Today though, even the insurance industry is engaged in constructive negotiations about how to repair the health care system. Unfortunately for the vast majority of Americans who support reform, however, Dr. Luntz’s new game plan to stop change is being embraced by leaders in the Republican Party. In a briefing where Dr. Luntz presented his strategy to Republican House members, Rep. Mike Pence from Indiana, the chairman of the House Republican Conference, made it official by saying, “Frank is back.”

So expect a massive misinformation campaign coming to a health care debate near you. Opponents using Dr. Luntz’s doublespeak will argue for a “balanced, common sense approach” to health care but what they really want is to keep the system the way it is. They’ll say that a public plan will not be “patient centered,” but their real goal is to block accessible health care for every American. They’ll say reform will deny Americans “choice” even when every American will be allowed to keep their health insurance and their doctor. They’ll claim that the “quality of care will go down,” while callously ignoring the fact that millions of Americans have no health care at all and millions more are denied the medications and procedures they need.

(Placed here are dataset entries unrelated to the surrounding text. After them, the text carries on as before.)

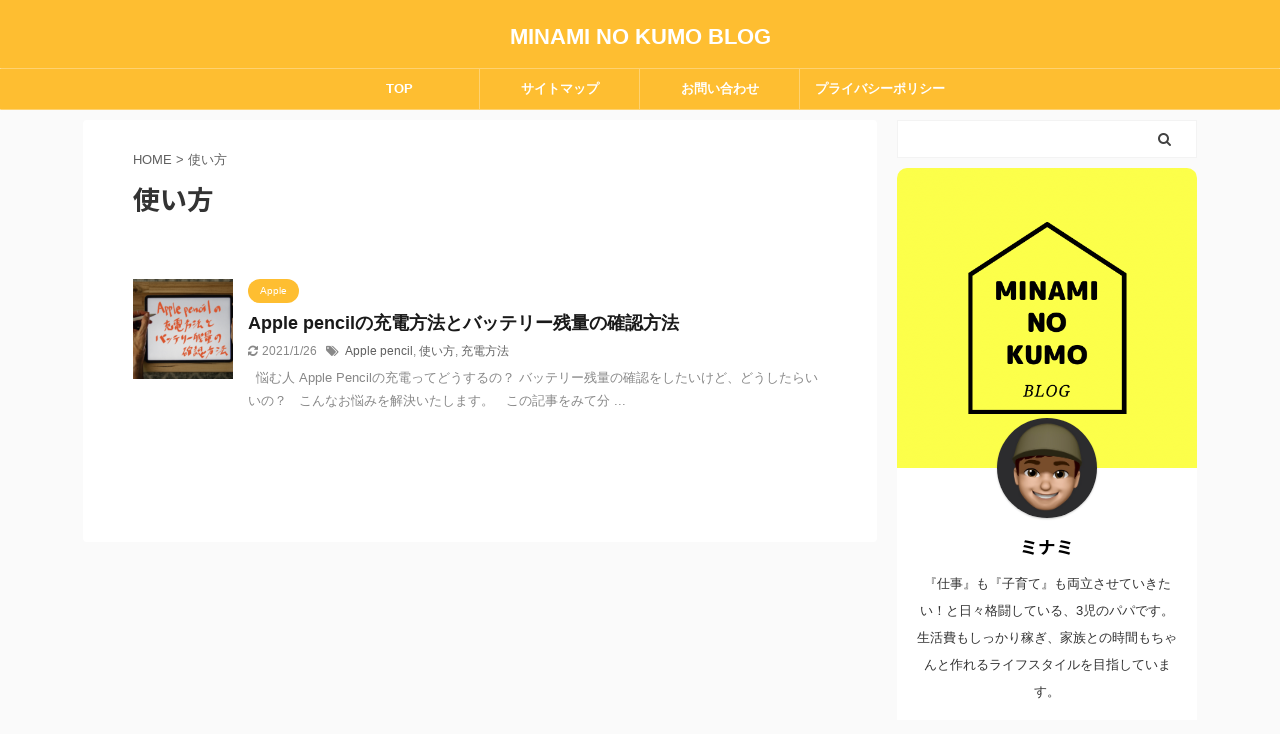

--- FILE ---
content_type: text/html; charset=utf-8
request_url: https://www.google.com/recaptcha/api2/aframe
body_size: 267
content:
<!DOCTYPE HTML><html><head><meta http-equiv="content-type" content="text/html; charset=UTF-8"></head><body><script nonce="1bEPQdjMOcyyuqmGTkP51g">/** Anti-fraud and anti-abuse applications only. See google.com/recaptcha */ try{var clients={'sodar':'https://pagead2.googlesyndication.com/pagead/sodar?'};window.addEventListener("message",function(a){try{if(a.source===window.parent){var b=JSON.parse(a.data);var c=clients[b['id']];if(c){var d=document.createElement('img');d.src=c+b['params']+'&rc='+(localStorage.getItem("rc::a")?sessionStorage.getItem("rc::b"):"");window.document.body.appendChild(d);sessionStorage.setItem("rc::e",parseInt(sessionStorage.getItem("rc::e")||0)+1);localStorage.setItem("rc::h",'1769406191573');}}}catch(b){}});window.parent.postMessage("_grecaptcha_ready", "*");}catch(b){}</script></body></html>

What we are seeing, yet again, is that while Dr. Luntz and his clients may have excellent polling data, they are utterly clueless about what the American people want.

But, I have to give Dr. Luntz credit on one front: he points out that Republicans need to appear to be on the “right side of reform” or they lose the health care argument. The problem is that you can’t fake support for reform. You’re either for improving the quality and affordability of health care or you’re against it. You’re either for expanding coverage to every American or you’re against it. At the end of the day, no matter what talking points they use, each member of Congress is going to have to vote for or against improving our broken health care system.

With small businesses and families being buried by rising costs, with 47 million uninsured, millions more underinsured and American companies losing ground against their global competitors, it is evident to anyone that our health care system is broken. There are Republicans and Democrats, insurance executives and patient advocates, physicians and hospital representatives all working to meet one of America’s most pressing challenges. We certainly do not all agree on what a reformed health system should look like or how to get there, but there are people on all sides who are negotiating in good faith. The country deserves that debate on the merits, not poll-tested attack lines intended to prolong the broken system we have today.